Он поздно вечером вернулся. Мама уже спала, Коли ещё не было. Я сидела на тахте, он – на раскладушке, читал Хэма. Мы, конечно, болтали. И мне вдруг показалось, что он подшучивает надо мной.
– Ты надо мной подсмеиваешься?
– Нет. Я совершенно серьёзен.
– Ты поглядываешь на меня с хитрецой.
– Я не поглядываю, я гляжу.
Меня в жар бросило. Отвернулась.
– Вов, ты это, ты соберись, а то утром суматоха будет.
– А что мне собирать? – Покидал что-то в свой дипломат.
– Ты ничего не забыл?
– Нет.
– Забыл.
– Что?
– Не вспомнишь – я обижусь.
Вспомнил. Он Тотошку забыл. Тотошка стоял на тумбочке.
Я потом ему всю ночь вышивала букву «В» на платке.
6 февраля 1982
Утром пошла их провожать. Мама поцеловала сначала Колю, потом Вову три раза. Вышли, ждём троллейбус.
Он, как обычно, руки в карманах, голову втянул. Я развязала ему бантик на шапке, опустила ушки.

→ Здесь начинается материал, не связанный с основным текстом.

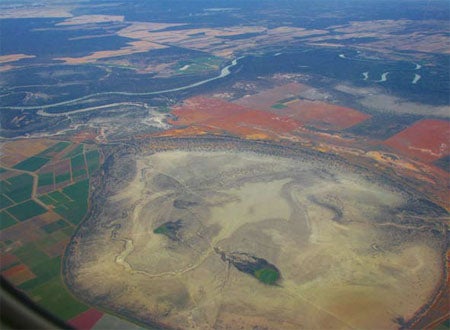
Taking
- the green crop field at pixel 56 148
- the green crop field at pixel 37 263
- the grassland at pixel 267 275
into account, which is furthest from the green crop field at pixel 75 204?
the grassland at pixel 267 275

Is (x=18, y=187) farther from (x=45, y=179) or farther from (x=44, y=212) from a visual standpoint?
(x=44, y=212)

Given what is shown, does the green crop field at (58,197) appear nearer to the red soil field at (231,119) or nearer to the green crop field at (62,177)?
the green crop field at (62,177)

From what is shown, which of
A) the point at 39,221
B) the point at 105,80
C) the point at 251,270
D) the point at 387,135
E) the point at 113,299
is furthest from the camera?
the point at 105,80

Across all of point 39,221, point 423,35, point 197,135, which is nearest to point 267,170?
point 197,135

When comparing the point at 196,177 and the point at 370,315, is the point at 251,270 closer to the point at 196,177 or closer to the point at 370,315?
the point at 370,315

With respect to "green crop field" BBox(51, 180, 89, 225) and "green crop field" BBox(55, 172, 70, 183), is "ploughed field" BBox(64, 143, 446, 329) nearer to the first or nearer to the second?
"green crop field" BBox(51, 180, 89, 225)

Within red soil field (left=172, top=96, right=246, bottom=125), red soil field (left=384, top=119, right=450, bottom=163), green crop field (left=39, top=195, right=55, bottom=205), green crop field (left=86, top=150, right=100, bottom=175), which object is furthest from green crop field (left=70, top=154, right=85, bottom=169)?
red soil field (left=384, top=119, right=450, bottom=163)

– А то гастронома здесь нет, не погреемся.
Потом:
– Не обижай моего Тотошку.
– Не обижу. Он теперь мой.
Что-то мы ещё говорили. А у меня одна мысль в голове: «Это уже всё. Уже всё».
Коля:
– Надюша, тебе плакать нельзя, у тебя глаза накрашены.
– А я и не плачу.
Подъехал троллейбус. Они там, а я осталась.
Водителя ещё нет.
– Вова, – говорю, – выйди. А то я сама зайду.
Он вышел.
– Давай я тебя поцелую.
В одну щёку целую, в другую.
Он:
– А ещё раз?
Я чмокаю его куда-то возле уха.
– Ой, сколько родинок, – говорю.
– Вот ещё одна, – он показывает, справа над губой.
Целую. Приходит водитель. Я целую Вову в губы, я их даже не чувствую.
– Это всё, всё, всё.
Он краснеет. Вот стоят они вместе с Колей. Колю я не вижу, а он улыбается смущённо. Всё.
7 февраля 1982
Они уехали. Я не выдержала, разревелась, юркнула в подъезд и продолжала лить слёзы. Только успокоюсь, и снова вдруг нахлынет. Коле наказала, чтобы он сводил Вову в «Фотографию» и не забыл состроить ему рожицу, пусть Вова, когда «птичка вылетит», развеселился.
Пришла домой – тоска. Было у меня три братика, а тут ещё один прибавился.